Descriptive statistics were calculated and reported as percentages for categorical data and means with standard deviation for continuous variables. Covariates were shown overall and for younger and older women. Covariates examined included: age (continuous and categorical), race/ethnicity, marital status, insurance status, nSES, whether the patient was seen at one or more of the NCI-designated Cancer Centers in California (NCICC) for her breast cancer, AJCC stage at diagnosis, tumor subtype, lymph node involvement, tumor size, tumor grade, and tumor histology.

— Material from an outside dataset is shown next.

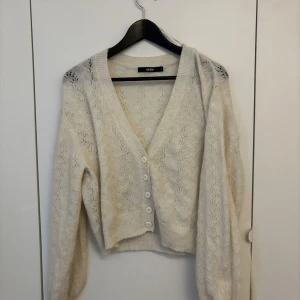 Vit stickad kofta från Bik Bok - Säljer en söt vit stickad kofta från Bik Bok i storlek S. Koftan har v-ringning, knappar framtill och ett fint hålmönster i materialet. Perfekt att slänga över en topp för en mysig look.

Follow-up time was calculated as the number of days between the date of diagnosis and date of death from breast cancer (ICD 9/10 = 174/C50), the date of death from another cause, the date of last follow-up (i.e., last known contact), or the study end date (12/31/2015). There were 599 deceased patients with an unknown cause of death which were excluded from all models. Cox proportional hazards regression was used to estimate breast cancer specific hazard rate ratios (HR) and corresponding 95% confidence intervals (CI). Adjusted models were stratified by AJCC stage and adjusted for age at diagnosis (continuous), year of diagnosis (continuous), race/ethnicity, marital status, insurance status, nSES, whether the patient was seen at one or more of the NCICC in California for her breast cancer, tumor subtype, lymph node involvement, tumor size, tumor grade, and tumor histology. Fully adjusted models were additionally adjusted for clustering by block group, using a sandwich estimator of the covariance structure that accounts for intracluster dependence. The proportional hazards assumption was tested by examining the correlation between time and scaled Schoenfeld residuals for all covariates. The proportional hazards assumption was violated for AJCC stage at diagnosis, tumor subtype, and tumor grade. Stage was included as an underlying stratifying variable in the fully adjusted Cox regression models reported here, which allowed the baseline hazards to vary by stage. Additionally, stratifying the Cox model by tumor subtype and tumor grade did not meaningfully change the HR for the main effect of age, so these factors were simply adjusted for in fully adjusted models. Wald Type 3 tests for interaction between age group (18-59, 60+) and race/ethnicity, insurance status, and nSES and were computed using cross-product terms, in models adjusted for all statistically significant (p<0.05) interactions with age group (race/ethnicity, marital status, insurance status, NCICC, tumor subtype, and lymph node involvement). Wald tests for trend across nSES quintiles were computed using quintile number as an ordinal variable. All statistical tests were carried out using SAS software version 9.3 (SAS Institute).